Pero luego acabó por comprometerse, y desde entonces, echando sobre sí los crímenes de los otros, se hace tan culpable como ellos; es más culpable aún, porque fue árbitro de la justicia y no fue justo.
¡Comprended esto! Hace un año que los generales Billot, Boisdeffre y Gonse, conociendo la inocencia de Dreyfus, guardan para sí esta espantosa verdad.
¡Y duermen tranquilos, y tienen mujer e hijos que los aman!
El coronel Picquart había cumplido sus deberes de hombre honrado.
Insistió cerca de sus jefes, en nombre de la justicia, suplicándoles, diciéndoles que sus tardanzas eran evidentes ante la terrible tormenta que se les venía encima, para estallar, en cuanto la verdad se descubriera.
Moinseur Scheurer-Kestner rogó también al general Billot que por el patriotismo activara el asunto antes de que se convirtiera en desastre nacional.
¡No! El crimen estaba cometido y el Estado Mayor no podía ser culpable de ello.
Por eso, el teniente coronel Picquart fue nombrado para una comisión que lo apartaba del ministerio, y poco a poco fueron alejándose hasta el ejército expedicionario de África, donde quisieron honrar un día su bravura, encargándole una misión que le hubiera la vida en los mismos parajes donde el marques de Mopres encontró la muerte.
Pero no había caído aún en desgracia; el general Gonse mantenía con él una correspondencia muy amistosa. Su desdicha era conocer un secreto de los que no debieran conocerse jamás.
En París la verdad se abría camino, y sabemos ya de qué modo la tormenta estalló. M. Mathieu Dreyfus denunció al comandante Esterhazy como verdadero autor de la nota sospechosa; mientras M.Scheurer-Kestner depositaba entre las manos del guardasellos una solicitud pidiendo la revisión del proceso.
Desde ese punto el comandante Esterhazy entra en juego.

**REGISTROS PROPORCIONADOS:**
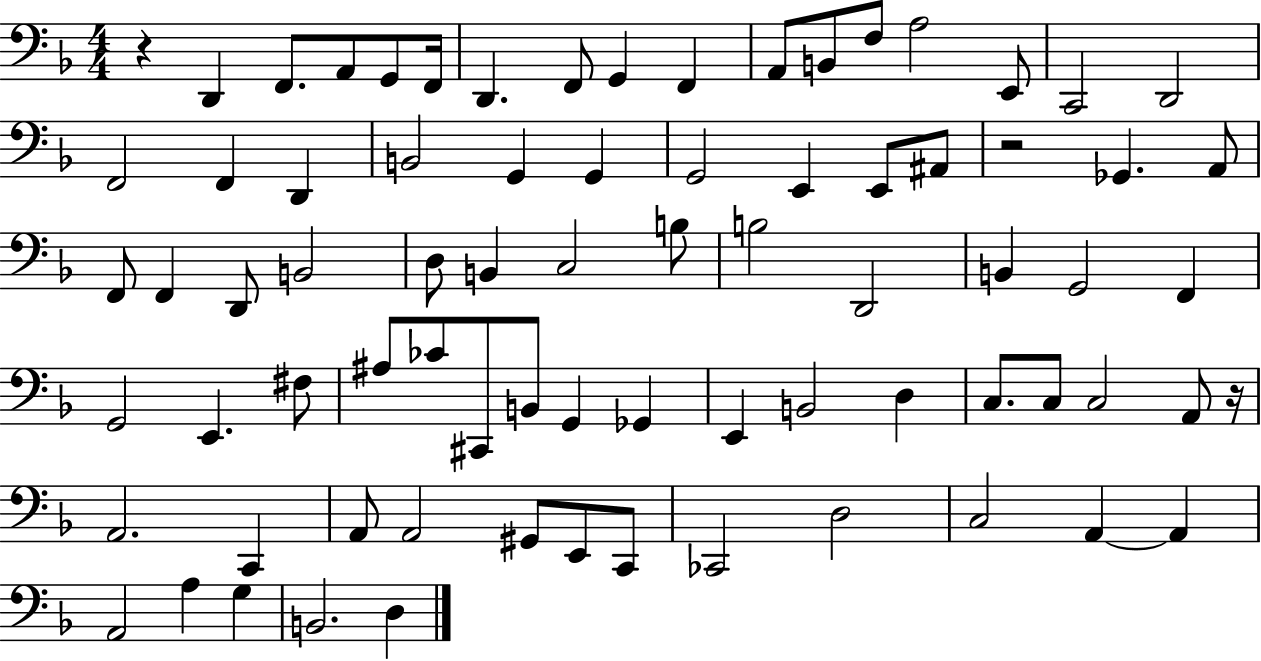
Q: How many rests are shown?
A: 3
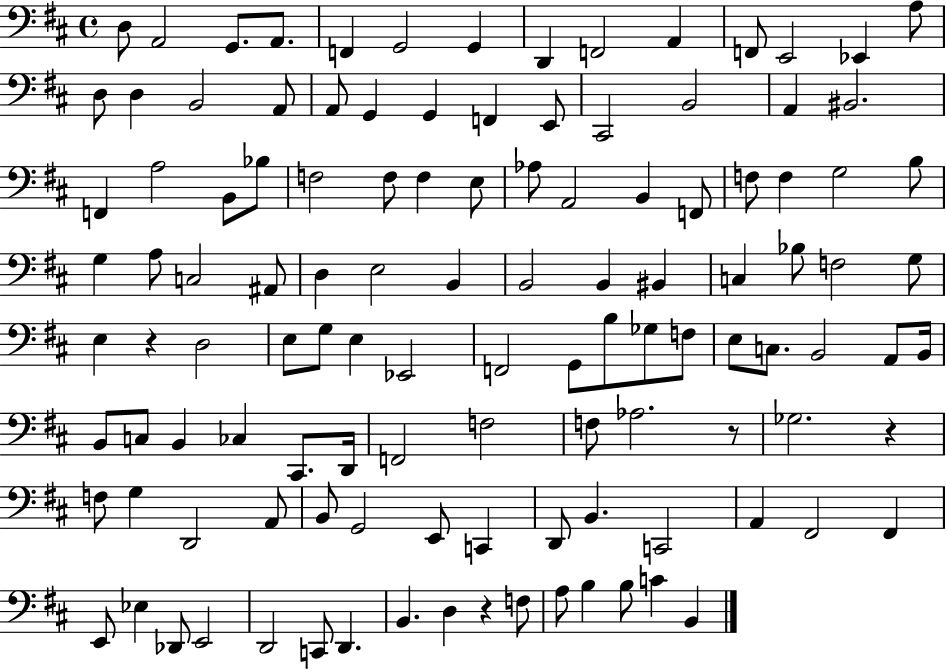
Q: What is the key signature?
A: D major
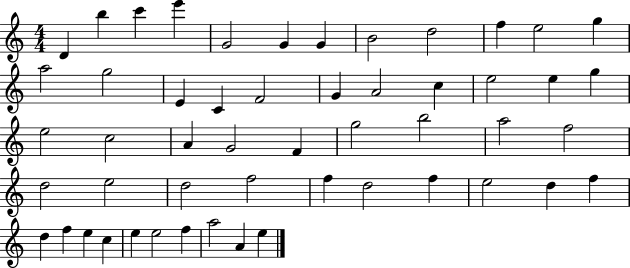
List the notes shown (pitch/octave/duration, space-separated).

D4/q B5/q C6/q E6/q G4/h G4/q G4/q B4/h D5/h F5/q E5/h G5/q A5/h G5/h E4/q C4/q F4/h G4/q A4/h C5/q E5/h E5/q G5/q E5/h C5/h A4/q G4/h F4/q G5/h B5/h A5/h F5/h D5/h E5/h D5/h F5/h F5/q D5/h F5/q E5/h D5/q F5/q D5/q F5/q E5/q C5/q E5/q E5/h F5/q A5/h A4/q E5/q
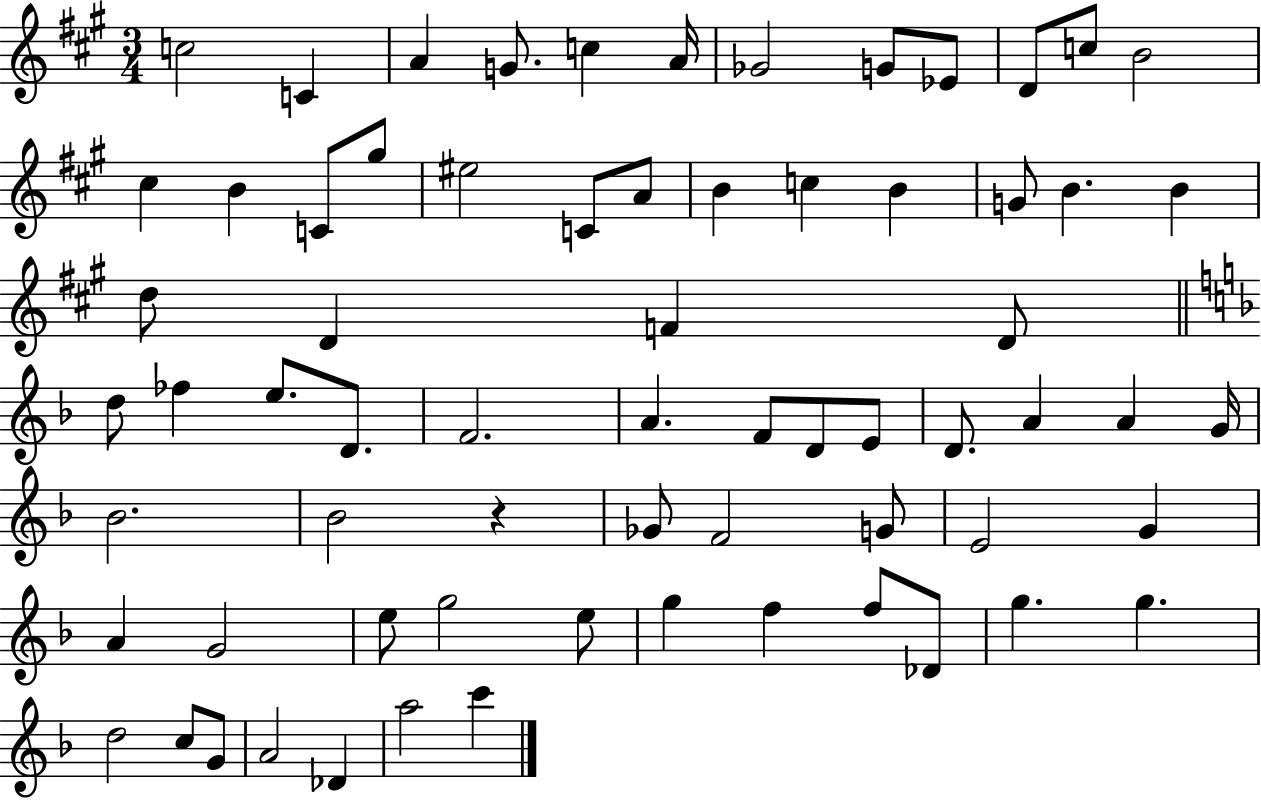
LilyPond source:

{
  \clef treble
  \numericTimeSignature
  \time 3/4
  \key a \major
  c''2 c'4 | a'4 g'8. c''4 a'16 | ges'2 g'8 ees'8 | d'8 c''8 b'2 | \break cis''4 b'4 c'8 gis''8 | eis''2 c'8 a'8 | b'4 c''4 b'4 | g'8 b'4. b'4 | \break d''8 d'4 f'4 d'8 | \bar "||" \break \key f \major d''8 fes''4 e''8. d'8. | f'2. | a'4. f'8 d'8 e'8 | d'8. a'4 a'4 g'16 | \break bes'2. | bes'2 r4 | ges'8 f'2 g'8 | e'2 g'4 | \break a'4 g'2 | e''8 g''2 e''8 | g''4 f''4 f''8 des'8 | g''4. g''4. | \break d''2 c''8 g'8 | a'2 des'4 | a''2 c'''4 | \bar "|."
}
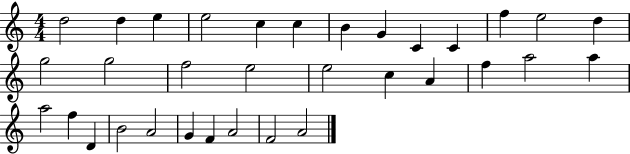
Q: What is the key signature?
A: C major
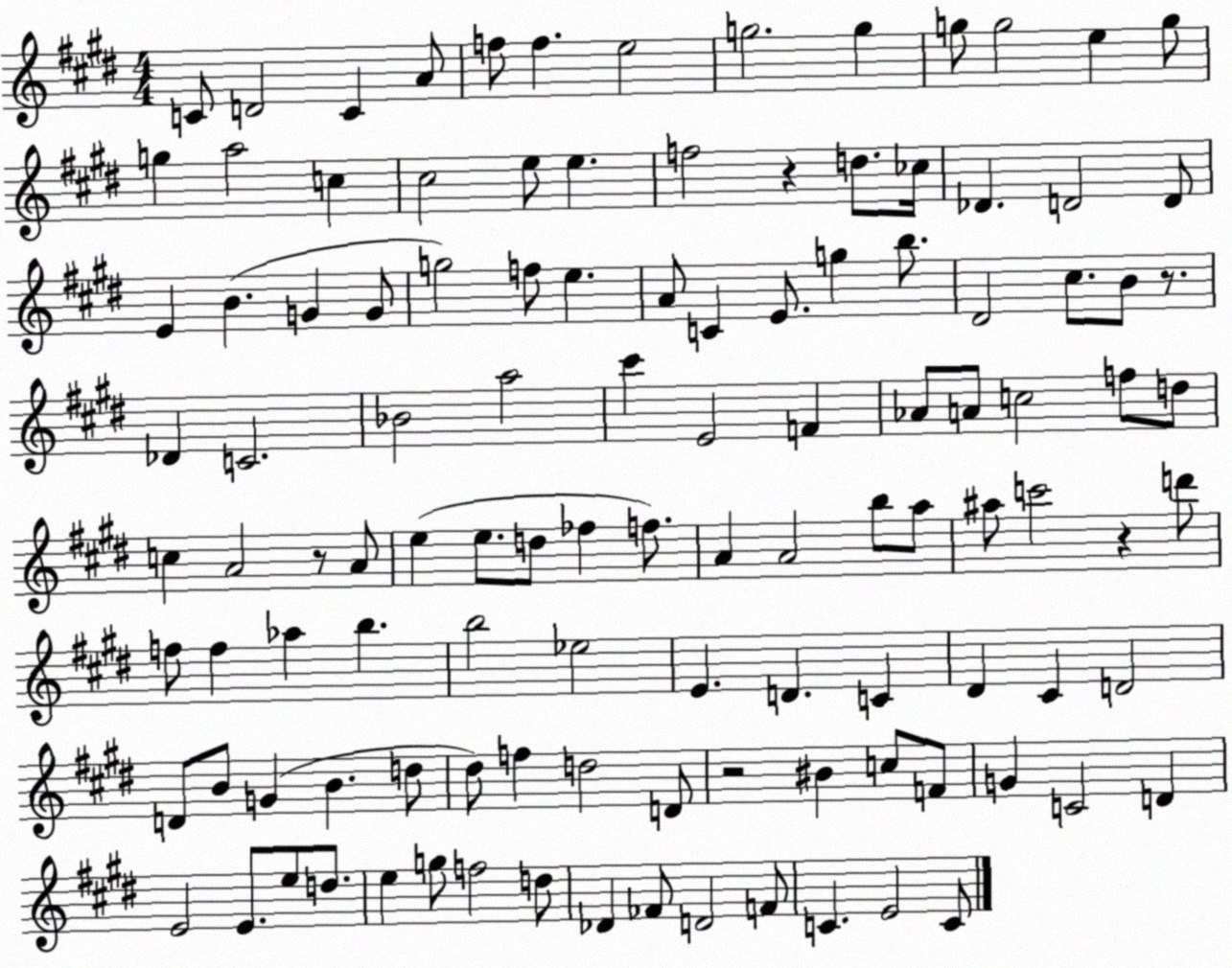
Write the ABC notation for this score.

X:1
T:Untitled
M:4/4
L:1/4
K:E
C/2 D2 C A/2 f/2 f e2 g2 g g/2 g2 e g/2 g a2 c ^c2 e/2 e f2 z d/2 _c/4 _D D2 D/2 E B G G/2 g2 f/2 e A/2 C E/2 g b/2 ^D2 ^c/2 B/2 z/2 _D C2 _B2 a2 ^c' E2 F _A/2 A/2 c2 f/2 d/2 c A2 z/2 A/2 e e/2 d/2 _f f/2 A A2 b/2 a/2 ^a/2 c'2 z d'/2 f/2 f _a b b2 _e2 E D C ^D ^C D2 D/2 B/2 G B d/2 ^d/2 f d2 D/2 z2 ^B c/2 F/2 G C2 D E2 E/2 e/2 d/2 e g/2 f2 d/2 _D _F/2 D2 F/2 C E2 C/2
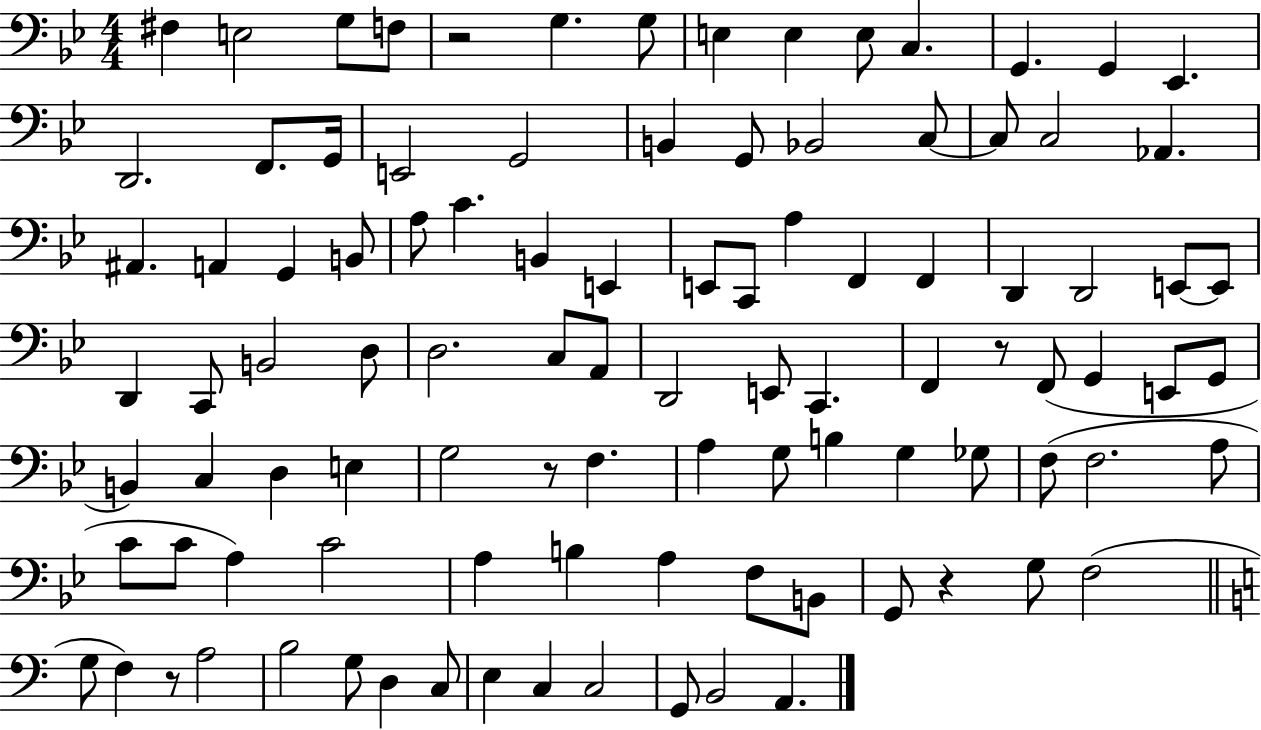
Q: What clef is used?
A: bass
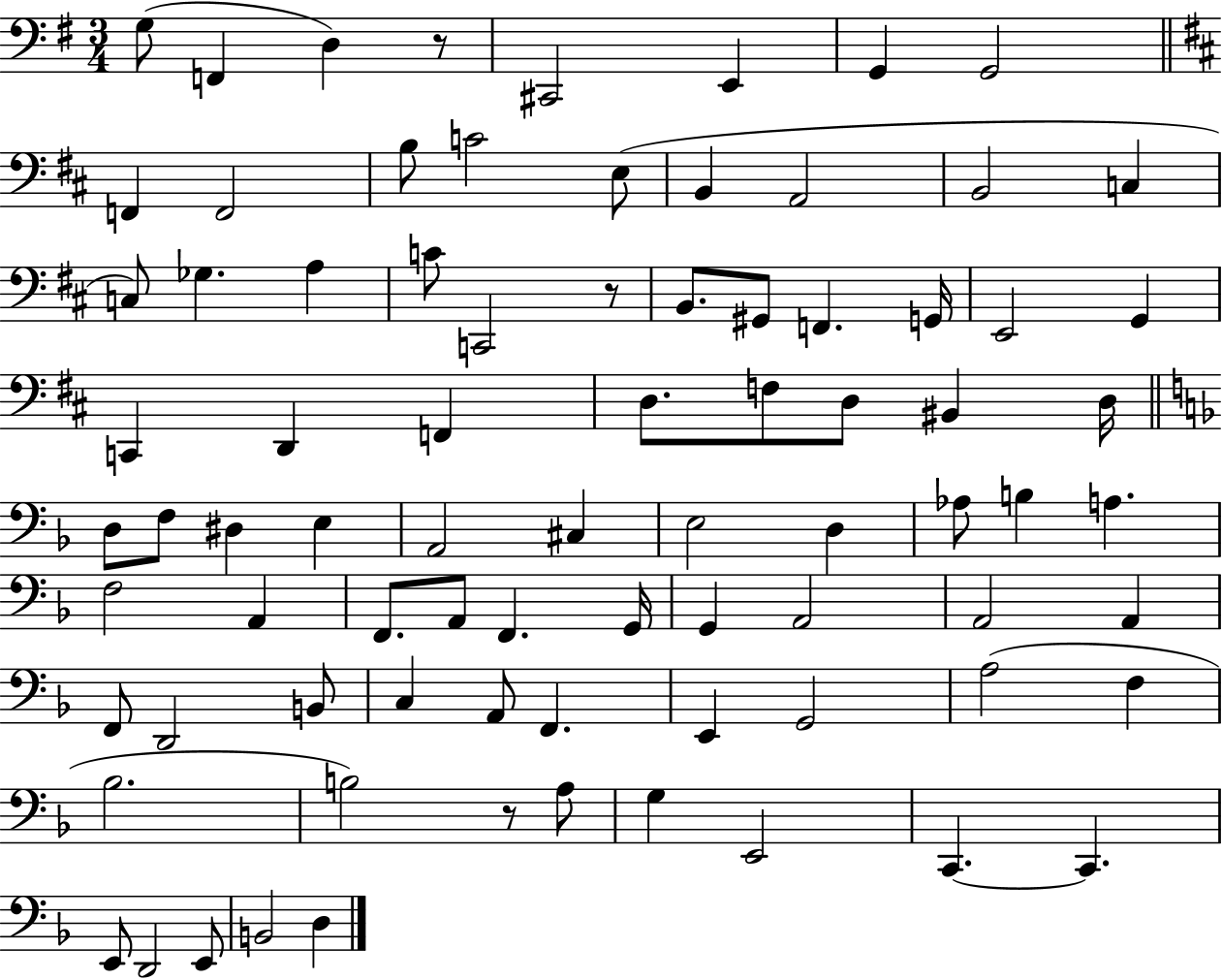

**EJERCICIO PROPUESTO 1:** Reescribe en forma de lista el párrafo del fragmento sobre el caso Dreyfus que comienza con «En París la verdad se abría camino», conservando sus datos principales.
**EJERCICIO PROPUESTO 2:** Prosigue el fragmento sobre el caso Dreyfus a partir de su última oración.
Los registros no tienen ningún papel en este ejercicio.

**RESPUESTA ESCRITA 1:**
- En París la verdad avanzaba y la tormenta ya había estallado.
- M. Mathieu Dreyfus denunció al comandante Esterhazy como verdadero autor de la nota sospechosa.
- Al mismo tiempo, M. Scheurer-Kestner entregó al guardasellos una solicitud para revisar el proceso.

**RESPUESTA ESCRITA 2:**
Testimonios autorizados lo muestran como loco, dispuesto al suicidio, a la fuga. Luego, todo cambia, y sorprende con la violencia de su audaz actitud.
Había recibido refuerzos: un anónimo advirtiéndole los manejos de sus enemigos; una dama misteriosa que se molesta en salir de noche para devolver un documento que había sido robado de las oficinas militares y que le interesaba conservar para su salvación.
Comienzan de nuevo las novelerías folletinescas, en la que reconozco los medios ya usados por la fértil imaginación del teniente coronel Paty de Clam.
Su obra, la condenación de Dreyfus, peligraba, y sin duda quiso defender su obra.
La revisión del proceso era el desquiciamiento de su novela folletinesca, tan extravagante como trágica, cuyo espantoso desenlace se realiza en la Isla del Diablo. Y esto no podía consentirlo.
Así comienza el duelo entre el teniente coronel Picquart, a cara descubierta, y el teniente coronel Paty de Clam, enmascarado.
Pronto se hallaran los dos ante la justicia civil. En el fondo no hay más que una cosa: el Estado Mayor defendiéndose y evitando confesar su crimen, cuya abominación aumenta de hora en hora.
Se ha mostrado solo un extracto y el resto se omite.